#### [EXERCISE DIRECTIONS]
Repeat each line of the material below exactly as it appears, minus any pictures.

(Data records)
>>>
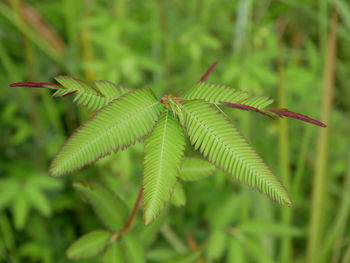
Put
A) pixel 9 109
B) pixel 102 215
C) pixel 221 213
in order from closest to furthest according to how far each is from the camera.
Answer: pixel 102 215 < pixel 221 213 < pixel 9 109

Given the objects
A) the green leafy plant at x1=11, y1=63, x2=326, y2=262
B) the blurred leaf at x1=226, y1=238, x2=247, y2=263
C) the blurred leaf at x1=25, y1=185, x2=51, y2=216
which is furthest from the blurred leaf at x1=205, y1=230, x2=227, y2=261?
the green leafy plant at x1=11, y1=63, x2=326, y2=262

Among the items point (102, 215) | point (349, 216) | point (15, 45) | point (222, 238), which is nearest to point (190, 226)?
point (222, 238)

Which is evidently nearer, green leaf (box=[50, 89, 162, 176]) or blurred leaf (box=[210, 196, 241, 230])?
green leaf (box=[50, 89, 162, 176])

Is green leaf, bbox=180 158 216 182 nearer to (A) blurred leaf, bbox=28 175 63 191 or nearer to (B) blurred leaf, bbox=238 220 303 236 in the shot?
(B) blurred leaf, bbox=238 220 303 236

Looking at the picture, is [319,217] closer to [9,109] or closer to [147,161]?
[147,161]

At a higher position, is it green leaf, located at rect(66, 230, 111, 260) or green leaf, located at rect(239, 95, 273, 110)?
green leaf, located at rect(239, 95, 273, 110)

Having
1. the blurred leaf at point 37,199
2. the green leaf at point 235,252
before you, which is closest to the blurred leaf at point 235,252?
the green leaf at point 235,252

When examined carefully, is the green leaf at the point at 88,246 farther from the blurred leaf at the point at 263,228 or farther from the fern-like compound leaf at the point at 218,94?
<<<
#### [ANSWER BELOW]
Put
A) pixel 9 109
B) pixel 102 215
C) pixel 221 213
in order from closest to furthest according to how far each is from the camera.
Answer: pixel 102 215 < pixel 221 213 < pixel 9 109

Given the objects
A) the green leafy plant at x1=11, y1=63, x2=326, y2=262
B) the blurred leaf at x1=226, y1=238, x2=247, y2=263
C) the blurred leaf at x1=25, y1=185, x2=51, y2=216
which is furthest from the blurred leaf at x1=205, y1=230, x2=227, y2=261?
the green leafy plant at x1=11, y1=63, x2=326, y2=262

Among the items point (102, 215) | point (349, 216) | point (15, 45) | point (222, 238), which is nearest to point (190, 226)?
point (222, 238)

Which is evidently nearer, green leaf (box=[50, 89, 162, 176]) or blurred leaf (box=[210, 196, 241, 230])?
green leaf (box=[50, 89, 162, 176])

Is green leaf, bbox=180 158 216 182 nearer to (A) blurred leaf, bbox=28 175 63 191 or nearer to (B) blurred leaf, bbox=238 220 303 236 in the shot?
(B) blurred leaf, bbox=238 220 303 236

Looking at the picture, is [319,217] closer to [9,109] or closer to [147,161]?
[147,161]

At a higher position, is it green leaf, located at rect(66, 230, 111, 260) or green leaf, located at rect(239, 95, 273, 110)?
green leaf, located at rect(239, 95, 273, 110)

Having
1. the blurred leaf at point 37,199
2. the green leaf at point 235,252
before you, which is closest to the blurred leaf at point 235,252?
the green leaf at point 235,252

When examined carefully, is the green leaf at the point at 88,246 farther from the blurred leaf at the point at 263,228 or farther from the fern-like compound leaf at the point at 218,94?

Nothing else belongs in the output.